NOTES TO FINANCIAL STATEMENTS
NOTES TO FINANCIAL STATEMENTS
Note 2. Summary of Significant Accounting Policies (continued)
Stock Based Compensation
During 2005 the Company accounted for stock based compensation using the intrinsic value method prescribed in APB Opinion No. 25, “Accounting for Stock Issued to Employees.” The Financial Accounting Standards Board (FASB) issued Statement of Financial Accounting Standard “Accounting for Stock Based Compensation” (SFAS 123), which established accounting and disclosure requirements using a fair value based methodology. SFAS 123 allowed the intrinsic value method to be used, and required disclosure of the impact to the financial statements of utilizing the intrinsic value versus the fair value based method on a pro forma basis, as set forth in the table below. For all periods prior to January 1, 2006, the Company utilized the fair value method as provided for in SFAS 123 to account for stock based compensation to non-employees.
The Company’s pro forma information for the nine months ended September 30, 2005, in accordance with the provisions of SFAS 123 is provided below. For purposes of pro forma disclosures, stock based compensation was amortized to expense on a straight-line basis over the vesting period.

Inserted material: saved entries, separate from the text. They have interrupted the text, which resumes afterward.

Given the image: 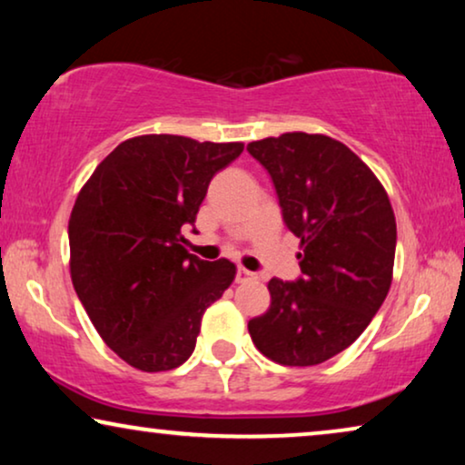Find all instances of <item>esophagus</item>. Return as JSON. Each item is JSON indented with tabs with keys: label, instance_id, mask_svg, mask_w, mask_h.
Listing matches in <instances>:
<instances>
[{
	"label": "esophagus",
	"instance_id": "esophagus-1",
	"mask_svg": "<svg viewBox=\"0 0 465 465\" xmlns=\"http://www.w3.org/2000/svg\"><path fill=\"white\" fill-rule=\"evenodd\" d=\"M247 279H256V275H253L252 271L243 269V266H239V269H237V282L241 283V282H247Z\"/></svg>",
	"mask_w": 465,
	"mask_h": 465
}]
</instances>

For the nine months ended Sept. 30, | ||||||||
2006 | 2005 | |||||||
Net income (loss) applicable to common shares: | ||||||||
As reported | $ | 8,463 | $ | (319,595 | ) | |||
Deduct: total stock-based compensation expense determined under the fair value method for all awards, net of related tax benefits | — | (9,514 | ) | |||||
Pro forma net income (loss) under SFAS #123 | $ | 8,463 | $ | (329,109 | ) | |||
Basic and diluted income (loss) per share: | ||||||||
As reported | $ | 0.00 | $ | (0.13 | ) | |||
Pro forma under SFAS 123 | $ | 0.00 | $ | (0.13 | ) |
For the nine months ended September 30, 2005, there was no stock based employee compensation cost included in the determination of net loss as reported.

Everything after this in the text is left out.